Si vous voulez lire ou regarder une histoire d’amour cinématographique à couper le souffle, avec une sincérité, une pureté dans les sentiments et une dure vérité, alors cette histoire est pour vous. C’est un film formidable, aussi nerveux que sensuel. Il mêle bien entendu la question sociale et politique des préjugés et de l’oppression dans une évocation poétique de l’amour, de la perte et de la transcendance.

« Chaque personne noire née en Amérique est née sur Beale Street, est née dans le quartier noir d’une ville américaine, que ce soit à Jackson dans le Mississippi ou à Harlem, New-York. Beale Street est notre héritage » est la phrase d’ouverture de Baldwin, citant « l’impossibilité et la possibilité, la nécessité absolue, de donner une voix à cet héritage ». Puis Jenkins passe à un plan aérien légèrement tourbillonnant de deux jeunes amoureux marchant ensemble, le son des cordes accompagnant leurs pas. « Tu es prêt pour ça ? » demande Tish (KiKi Layne), 19 ans, à quoi Fonny (Stephan James) répond : « Je n’ai jamais été aussi prêt de toute ma vie… »

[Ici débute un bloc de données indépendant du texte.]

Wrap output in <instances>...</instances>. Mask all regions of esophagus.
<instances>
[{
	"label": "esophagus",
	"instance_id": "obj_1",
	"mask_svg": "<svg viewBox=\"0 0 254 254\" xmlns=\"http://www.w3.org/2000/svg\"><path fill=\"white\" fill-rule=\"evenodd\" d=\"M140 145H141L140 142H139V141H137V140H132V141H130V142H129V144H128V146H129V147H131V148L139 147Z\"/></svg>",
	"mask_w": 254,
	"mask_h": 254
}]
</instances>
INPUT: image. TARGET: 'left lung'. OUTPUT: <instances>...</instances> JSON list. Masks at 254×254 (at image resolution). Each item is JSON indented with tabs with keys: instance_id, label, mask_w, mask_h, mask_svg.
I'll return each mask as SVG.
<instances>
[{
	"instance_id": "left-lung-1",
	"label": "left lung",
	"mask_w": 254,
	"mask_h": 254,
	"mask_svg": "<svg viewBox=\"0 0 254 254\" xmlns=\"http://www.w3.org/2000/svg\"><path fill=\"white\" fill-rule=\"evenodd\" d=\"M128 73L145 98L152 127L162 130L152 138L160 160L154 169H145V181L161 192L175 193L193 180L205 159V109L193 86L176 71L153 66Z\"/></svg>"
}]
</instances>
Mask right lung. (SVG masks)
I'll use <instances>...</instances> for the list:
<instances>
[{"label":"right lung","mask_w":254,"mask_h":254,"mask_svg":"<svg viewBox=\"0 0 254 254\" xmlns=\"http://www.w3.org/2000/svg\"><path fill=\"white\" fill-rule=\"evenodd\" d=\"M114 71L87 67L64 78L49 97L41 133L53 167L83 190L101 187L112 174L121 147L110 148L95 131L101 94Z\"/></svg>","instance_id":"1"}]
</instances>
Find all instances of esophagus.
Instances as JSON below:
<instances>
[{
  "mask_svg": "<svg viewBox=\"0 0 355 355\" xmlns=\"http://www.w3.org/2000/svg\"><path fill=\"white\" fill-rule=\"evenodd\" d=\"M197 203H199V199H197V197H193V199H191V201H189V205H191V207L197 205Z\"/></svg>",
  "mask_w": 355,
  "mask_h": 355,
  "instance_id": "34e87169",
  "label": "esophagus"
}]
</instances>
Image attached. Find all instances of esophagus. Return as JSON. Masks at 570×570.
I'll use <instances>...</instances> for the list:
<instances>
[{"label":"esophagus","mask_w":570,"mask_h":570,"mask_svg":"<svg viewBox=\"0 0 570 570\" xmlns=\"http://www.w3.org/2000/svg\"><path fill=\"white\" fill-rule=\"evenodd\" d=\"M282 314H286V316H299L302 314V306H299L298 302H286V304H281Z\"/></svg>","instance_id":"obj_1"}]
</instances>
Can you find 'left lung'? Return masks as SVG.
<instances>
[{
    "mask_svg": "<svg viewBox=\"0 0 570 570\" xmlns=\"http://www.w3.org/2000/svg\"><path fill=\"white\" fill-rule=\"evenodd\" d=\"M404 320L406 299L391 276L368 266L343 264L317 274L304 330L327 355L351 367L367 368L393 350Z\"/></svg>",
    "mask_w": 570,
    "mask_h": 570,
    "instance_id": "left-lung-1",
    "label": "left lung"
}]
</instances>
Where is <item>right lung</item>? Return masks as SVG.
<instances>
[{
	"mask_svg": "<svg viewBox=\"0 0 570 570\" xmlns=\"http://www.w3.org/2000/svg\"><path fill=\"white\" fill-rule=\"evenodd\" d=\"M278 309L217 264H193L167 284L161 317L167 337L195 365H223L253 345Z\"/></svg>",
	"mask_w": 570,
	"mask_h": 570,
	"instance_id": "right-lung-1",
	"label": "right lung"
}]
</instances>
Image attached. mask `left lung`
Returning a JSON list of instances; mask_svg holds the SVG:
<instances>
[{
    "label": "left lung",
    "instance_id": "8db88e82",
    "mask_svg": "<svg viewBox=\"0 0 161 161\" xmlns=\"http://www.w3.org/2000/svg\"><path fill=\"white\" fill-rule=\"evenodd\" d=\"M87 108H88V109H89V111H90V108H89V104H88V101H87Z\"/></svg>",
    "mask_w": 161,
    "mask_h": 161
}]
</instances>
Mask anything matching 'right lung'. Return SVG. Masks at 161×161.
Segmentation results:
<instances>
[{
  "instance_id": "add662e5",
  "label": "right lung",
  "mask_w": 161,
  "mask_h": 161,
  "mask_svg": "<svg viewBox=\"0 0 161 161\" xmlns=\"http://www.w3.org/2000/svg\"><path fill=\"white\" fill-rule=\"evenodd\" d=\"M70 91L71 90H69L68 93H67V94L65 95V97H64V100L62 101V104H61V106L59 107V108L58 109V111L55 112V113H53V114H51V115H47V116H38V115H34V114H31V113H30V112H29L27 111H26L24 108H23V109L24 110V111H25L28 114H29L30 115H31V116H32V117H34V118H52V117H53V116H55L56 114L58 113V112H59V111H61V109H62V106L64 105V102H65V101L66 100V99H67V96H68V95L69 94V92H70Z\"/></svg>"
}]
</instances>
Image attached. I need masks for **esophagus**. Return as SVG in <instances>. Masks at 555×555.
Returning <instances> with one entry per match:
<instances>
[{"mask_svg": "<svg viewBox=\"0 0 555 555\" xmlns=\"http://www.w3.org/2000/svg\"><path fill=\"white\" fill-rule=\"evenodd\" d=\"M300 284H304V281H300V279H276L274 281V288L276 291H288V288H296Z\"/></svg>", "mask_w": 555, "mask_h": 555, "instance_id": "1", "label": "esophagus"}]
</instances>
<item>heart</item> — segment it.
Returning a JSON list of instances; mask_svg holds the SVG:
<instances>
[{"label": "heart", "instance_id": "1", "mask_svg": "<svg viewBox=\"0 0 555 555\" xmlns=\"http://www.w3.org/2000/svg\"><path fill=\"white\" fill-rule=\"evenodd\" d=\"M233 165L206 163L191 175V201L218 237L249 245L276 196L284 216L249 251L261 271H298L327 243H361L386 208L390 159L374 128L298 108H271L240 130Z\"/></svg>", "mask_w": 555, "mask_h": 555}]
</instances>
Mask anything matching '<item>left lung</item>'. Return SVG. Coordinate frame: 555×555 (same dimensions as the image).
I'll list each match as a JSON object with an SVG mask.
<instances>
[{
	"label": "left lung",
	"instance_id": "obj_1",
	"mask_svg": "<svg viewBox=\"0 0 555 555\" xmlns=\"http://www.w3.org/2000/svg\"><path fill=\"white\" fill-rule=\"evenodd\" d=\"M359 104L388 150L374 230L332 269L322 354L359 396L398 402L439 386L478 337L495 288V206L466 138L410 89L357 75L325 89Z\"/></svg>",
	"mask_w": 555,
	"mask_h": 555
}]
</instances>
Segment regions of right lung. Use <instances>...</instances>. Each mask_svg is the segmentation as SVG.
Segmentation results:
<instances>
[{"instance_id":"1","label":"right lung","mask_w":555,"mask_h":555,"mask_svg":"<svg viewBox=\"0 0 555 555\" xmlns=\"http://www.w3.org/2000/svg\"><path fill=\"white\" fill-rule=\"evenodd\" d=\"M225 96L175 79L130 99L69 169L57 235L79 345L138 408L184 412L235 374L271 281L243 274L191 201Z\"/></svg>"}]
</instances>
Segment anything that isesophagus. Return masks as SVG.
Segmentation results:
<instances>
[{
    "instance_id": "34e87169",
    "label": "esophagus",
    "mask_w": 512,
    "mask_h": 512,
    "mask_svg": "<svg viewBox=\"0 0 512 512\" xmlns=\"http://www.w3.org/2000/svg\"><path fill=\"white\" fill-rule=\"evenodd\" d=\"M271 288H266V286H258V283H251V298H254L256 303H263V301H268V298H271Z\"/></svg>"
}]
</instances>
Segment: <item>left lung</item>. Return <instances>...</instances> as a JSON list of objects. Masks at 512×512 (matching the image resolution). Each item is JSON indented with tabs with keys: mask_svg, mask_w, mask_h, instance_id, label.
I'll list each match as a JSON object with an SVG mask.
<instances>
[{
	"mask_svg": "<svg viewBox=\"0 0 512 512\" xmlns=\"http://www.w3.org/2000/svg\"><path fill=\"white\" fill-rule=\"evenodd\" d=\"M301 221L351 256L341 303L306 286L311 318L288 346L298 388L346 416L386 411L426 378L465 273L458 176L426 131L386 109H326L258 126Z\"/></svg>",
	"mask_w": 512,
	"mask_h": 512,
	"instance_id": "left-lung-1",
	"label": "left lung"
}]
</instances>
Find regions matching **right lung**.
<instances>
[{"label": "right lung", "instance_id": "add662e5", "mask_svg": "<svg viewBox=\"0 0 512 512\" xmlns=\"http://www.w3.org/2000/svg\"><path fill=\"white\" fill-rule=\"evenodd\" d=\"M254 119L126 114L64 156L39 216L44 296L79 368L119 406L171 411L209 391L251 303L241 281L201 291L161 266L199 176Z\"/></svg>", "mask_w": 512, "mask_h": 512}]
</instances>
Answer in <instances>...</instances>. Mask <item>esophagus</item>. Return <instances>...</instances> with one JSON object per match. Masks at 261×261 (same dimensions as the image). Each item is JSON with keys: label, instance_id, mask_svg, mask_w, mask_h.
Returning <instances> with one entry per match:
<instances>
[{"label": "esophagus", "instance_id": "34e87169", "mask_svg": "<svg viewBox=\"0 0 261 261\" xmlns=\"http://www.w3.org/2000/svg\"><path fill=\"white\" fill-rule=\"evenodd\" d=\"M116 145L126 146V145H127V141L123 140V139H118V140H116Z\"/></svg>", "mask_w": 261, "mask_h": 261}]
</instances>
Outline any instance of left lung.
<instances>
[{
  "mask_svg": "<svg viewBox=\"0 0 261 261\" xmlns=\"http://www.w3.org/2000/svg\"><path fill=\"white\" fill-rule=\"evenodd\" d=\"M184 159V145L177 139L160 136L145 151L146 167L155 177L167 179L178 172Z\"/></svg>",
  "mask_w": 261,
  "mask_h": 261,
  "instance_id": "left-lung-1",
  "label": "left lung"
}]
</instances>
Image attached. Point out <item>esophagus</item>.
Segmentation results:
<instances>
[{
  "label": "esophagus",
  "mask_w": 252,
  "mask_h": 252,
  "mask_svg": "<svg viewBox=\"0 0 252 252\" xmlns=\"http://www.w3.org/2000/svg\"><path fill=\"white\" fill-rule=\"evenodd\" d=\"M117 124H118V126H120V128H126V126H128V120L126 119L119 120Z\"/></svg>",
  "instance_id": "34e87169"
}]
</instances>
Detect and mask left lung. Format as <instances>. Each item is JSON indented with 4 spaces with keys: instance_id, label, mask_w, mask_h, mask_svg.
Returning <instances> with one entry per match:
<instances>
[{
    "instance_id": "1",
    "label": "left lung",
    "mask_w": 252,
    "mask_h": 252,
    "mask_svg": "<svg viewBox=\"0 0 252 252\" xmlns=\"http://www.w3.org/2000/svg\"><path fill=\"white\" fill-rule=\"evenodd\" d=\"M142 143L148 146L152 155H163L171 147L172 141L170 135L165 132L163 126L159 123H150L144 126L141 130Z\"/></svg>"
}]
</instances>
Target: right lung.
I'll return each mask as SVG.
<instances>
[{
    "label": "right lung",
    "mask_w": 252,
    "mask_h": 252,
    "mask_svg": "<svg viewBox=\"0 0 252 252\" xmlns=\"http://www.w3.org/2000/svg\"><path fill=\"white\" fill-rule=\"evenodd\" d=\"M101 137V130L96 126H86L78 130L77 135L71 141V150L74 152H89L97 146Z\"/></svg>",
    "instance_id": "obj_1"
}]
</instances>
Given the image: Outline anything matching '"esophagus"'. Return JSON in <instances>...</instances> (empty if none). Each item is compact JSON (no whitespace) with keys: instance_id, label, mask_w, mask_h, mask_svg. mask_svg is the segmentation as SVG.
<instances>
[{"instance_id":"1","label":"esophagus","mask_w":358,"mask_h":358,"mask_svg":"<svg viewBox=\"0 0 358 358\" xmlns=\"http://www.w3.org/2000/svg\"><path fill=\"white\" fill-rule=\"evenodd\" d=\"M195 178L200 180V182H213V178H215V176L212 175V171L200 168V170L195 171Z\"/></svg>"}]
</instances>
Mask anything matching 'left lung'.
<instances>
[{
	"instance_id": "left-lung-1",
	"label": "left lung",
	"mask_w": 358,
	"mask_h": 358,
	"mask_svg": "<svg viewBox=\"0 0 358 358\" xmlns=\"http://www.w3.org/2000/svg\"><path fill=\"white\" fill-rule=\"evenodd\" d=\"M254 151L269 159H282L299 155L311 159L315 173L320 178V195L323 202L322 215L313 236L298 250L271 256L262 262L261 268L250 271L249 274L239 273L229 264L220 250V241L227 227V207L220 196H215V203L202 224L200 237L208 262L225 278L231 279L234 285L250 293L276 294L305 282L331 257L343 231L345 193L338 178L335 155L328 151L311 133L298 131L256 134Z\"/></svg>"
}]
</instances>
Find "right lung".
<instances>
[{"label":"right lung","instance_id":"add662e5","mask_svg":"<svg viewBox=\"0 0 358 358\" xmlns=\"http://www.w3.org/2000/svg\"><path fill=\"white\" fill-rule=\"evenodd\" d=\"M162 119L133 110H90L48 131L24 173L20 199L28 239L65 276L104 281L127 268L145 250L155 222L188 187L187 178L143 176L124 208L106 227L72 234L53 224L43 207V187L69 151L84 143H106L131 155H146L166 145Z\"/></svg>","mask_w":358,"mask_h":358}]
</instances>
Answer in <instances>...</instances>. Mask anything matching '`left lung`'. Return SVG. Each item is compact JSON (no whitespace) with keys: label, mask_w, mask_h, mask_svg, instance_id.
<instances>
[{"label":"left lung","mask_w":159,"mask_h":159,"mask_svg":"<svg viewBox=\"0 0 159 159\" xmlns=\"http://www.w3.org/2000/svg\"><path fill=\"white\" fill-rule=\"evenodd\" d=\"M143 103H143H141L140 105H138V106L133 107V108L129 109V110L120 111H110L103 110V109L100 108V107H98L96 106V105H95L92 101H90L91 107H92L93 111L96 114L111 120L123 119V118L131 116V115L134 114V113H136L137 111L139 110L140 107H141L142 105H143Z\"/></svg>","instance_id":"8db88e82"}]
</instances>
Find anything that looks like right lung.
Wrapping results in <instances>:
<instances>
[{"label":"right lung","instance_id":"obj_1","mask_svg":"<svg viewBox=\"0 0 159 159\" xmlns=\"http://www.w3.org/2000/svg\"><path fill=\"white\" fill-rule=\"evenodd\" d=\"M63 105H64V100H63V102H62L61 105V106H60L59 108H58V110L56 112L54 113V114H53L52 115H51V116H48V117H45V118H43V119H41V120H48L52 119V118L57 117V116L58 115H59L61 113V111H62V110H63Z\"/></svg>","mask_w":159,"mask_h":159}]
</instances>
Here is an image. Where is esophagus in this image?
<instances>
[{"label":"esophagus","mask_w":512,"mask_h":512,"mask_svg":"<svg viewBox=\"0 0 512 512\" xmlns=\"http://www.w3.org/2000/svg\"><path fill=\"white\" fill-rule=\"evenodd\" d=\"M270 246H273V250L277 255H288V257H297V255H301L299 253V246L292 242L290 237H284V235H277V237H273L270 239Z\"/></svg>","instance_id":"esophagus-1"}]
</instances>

C’est une scène qui frémit, belle de promesses et d’attentes, qui montre la substance insaisissable de l’amour. Mais ce sens éthéré de la promesse vient s’écraser sur terre alors que nous entendons la voix de Tish nous dire qu’elle « ne souhaite à personne de regarder l’être aimé à travers une vitre… »

Elle raconte leur histoire. Et cette vision ressemble à une rêverie, un fantasme bohème, le genre autrefois poursuivi par de jeunes artistes affamés à Paris ou dans le vieux Greenwich Village. Sauf que Fonny et Tish sont noirs… vérité existentielle qui tourne au cauchemar.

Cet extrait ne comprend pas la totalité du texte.